Of the four identified KIAA1683 gene variants identified by the allele specific PCR and sequencing, only V1 indicated an association with the NGS-58779 marker in the 10 sires analyzed. The sires that were homozygous for the NGS-58779 “G” allele (2283, 3241, and 3274) lack V1, while the sires homozygous for the “A” allele (3099 and 3257) and the heterozygous sires (2278, 3070, 3089, 3208, and 3258) all have V1 (Table 7). In recent years, CNV has been increasingly recognized as a major source of heritable variation that impacts complex traits (Redon ). Thus, we quantified the copy number of total KIAA1683 and its variants, V1 and V2. Only V1 copy number showed a significant association with fertility in the general population (P < 0.0001). It appears that copy number variation of different gene variants might be considered as independent genetic markers for association analyses. A similar phenomenon was reported for the human CYP2D locus located on chromosome 22 (HSA22q12). CYP2D is an enzyme expressed in the human liver. The CYP2D locus consists of three tandem repeats of homologous sequences of which CYP2D6 is the functional gene, while CYP2D7 and CYP2D8 are pseudogenes. Apparently only CNV of CYP2D6 was associated with drug metabolism phenotype (Abraham ; Ingelman-Sundberg 2004). Analogously, it is possible that V2 to V4 variants of KIAA1683 are pseudogenes, while V1 variant is the only active gene. This hypothesis may be tested by gene expression analysis which will identify the gene variants that are actually being transcribed to mRNA in different bovine tissues. Expression data for LOC788637 and LOC6181787 genes were searched in the bovine gene atlas but no informative results were found (Harhay , http://bovineatlas.msstate.edu/).

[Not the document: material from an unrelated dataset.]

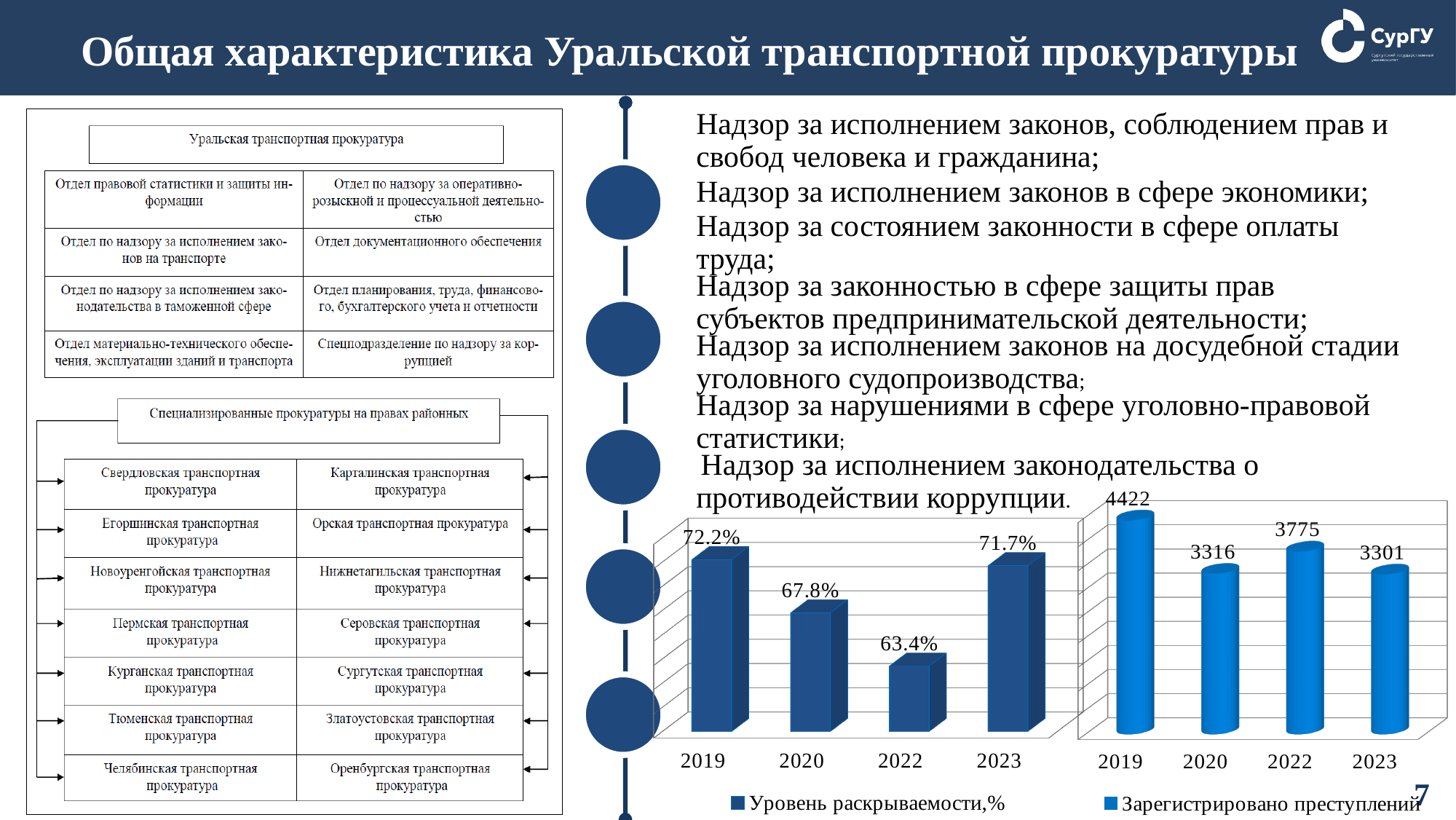
In the left chart (Уровень раскрываемости,%), what is the difference between the values for 2019 and 2023? 0.5% How many years are shown on the x axis of the left chart (Уровень раскрываемости,%)? 4 In the left chart (Уровень раскрываемости,%), which year has the lowest value? 2022 In the right chart (Зарегистрировано преступлений), what is the difference between the values for 2019 and 2020? 1106 What kind of chart is the right chart (Зарегистрировано преступлений)? bar chart In the right chart (Зарегистрировано преступлений), which year has the lowest value? 2023 In the right chart (Зарегистрировано преступлений), which is larger, the value for 2020 or the value for 2022? 2022 In the left chart (Уровень раскрываемости,%), what is the value for 2022? 63.4% In the right chart (Зарегистрировано преступлений), what is the value for 2023? 3301 In the right chart (Зарегистрировано преступлений), what is the value for 2019? 4422 In the left chart (Уровень раскрываемости,%), what is the value for 2019? 72.2% In the right chart (Зарегистрировано преступлений), which year has the highest value? 2019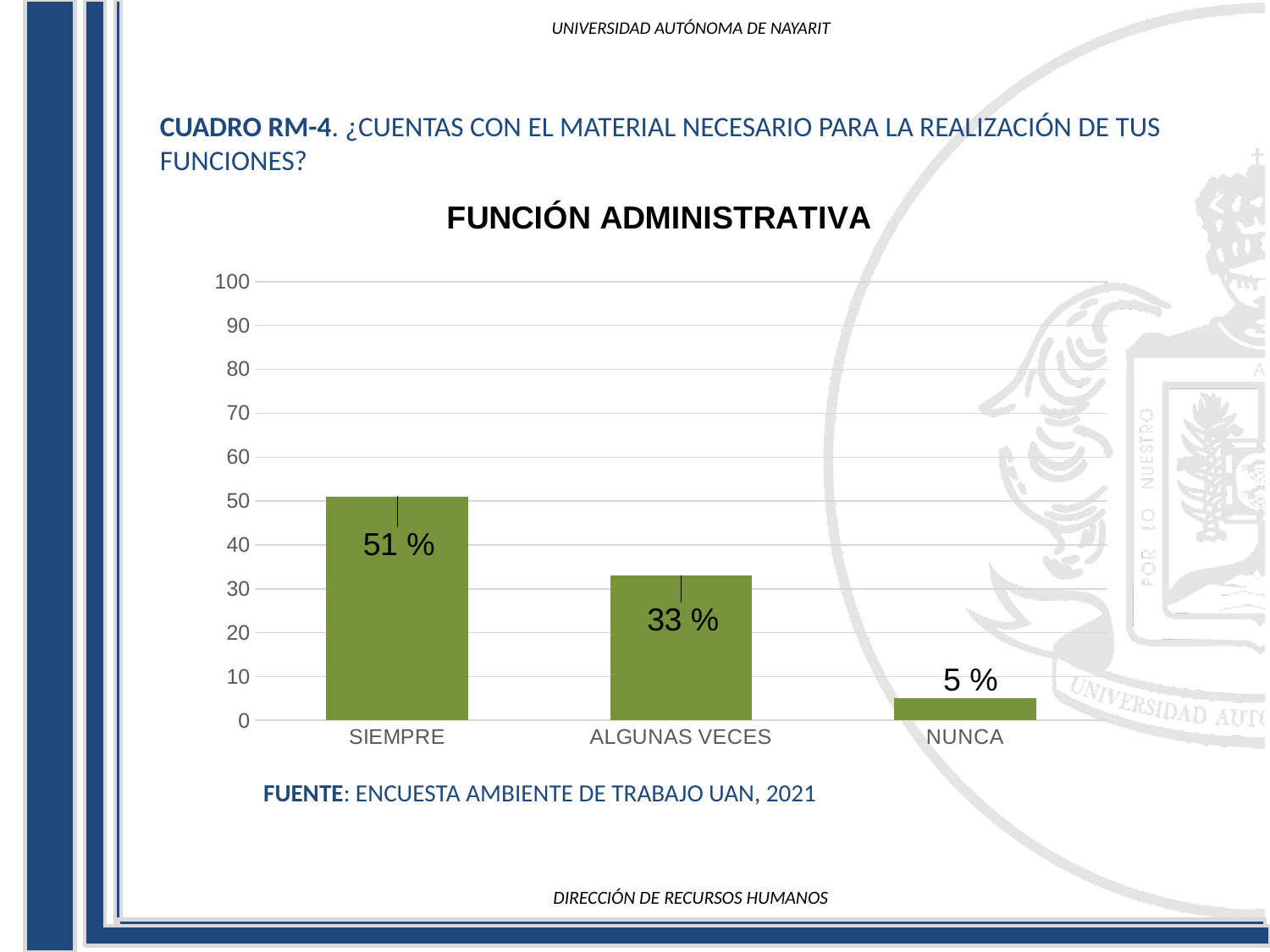
Which category has the lowest value? NUNCA How many categories are shown on the x axis? 3 Which category has the highest value? SIEMPRE What is the difference between the values for SIEMPRE and ALGUNAS VECES? 18 % What is the value for ALGUNAS VECES? 33 % What is the title of the chart? FUNCIÓN ADMINISTRATIVA What is the value for NUNCA? 5 % What is the value for SIEMPRE? 51 % Is the value for SIEMPRE greater or less than 40? greater What kind of chart is shown on the slide? bar chart What is the difference between the values for ALGUNAS VECES and NUNCA? 28 % Which is larger, the value for ALGUNAS VECES or the value for NUNCA? ALGUNAS VECES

Inclusion of both NGS-58779 and V1 copy number in the analysis model yielded statistical significance for both factors and increased the R2. It is expected that when a causal mutation is included in the analysis model with additional linked markers, only the causal mutation will be significant (Ron and Weller 2007). Thus both factors contribute to the explained variation, and apparently neither of them is the causal mutation. It should be noted that CIST1 also showed high concordance between the polymorphism and the segregation status of sires for the QTL.

Conclusions

We demonstrate a new strategy for fine mapping QTL which combines GWAS data together with daughter design results and concordance testing. We identified a single intergenic SNP, NGS-58779, which showed concordance for 9 out of 10 sires, and a highly significant association with fertility in the population. We further identified a common haplotype associated with the rare favorable allele of the marker, from 4.65 to 4.92 Mbp on BTA7. Thus, the 27 cM CI of the fertility QTL was reduced to a 270 kbp region which contains only 11 genes that should be considered as positional candidates for the identification of the causative quantitative trait nucleotide.

An analysis of the CNV in the KIAA1683 gene showed that only the number of copies of a specific gene variant (V1) was significantly associated with breeding values of sires for fertility. Thus quantifying the copy number of different gene variants is of paramount importance for association analyses.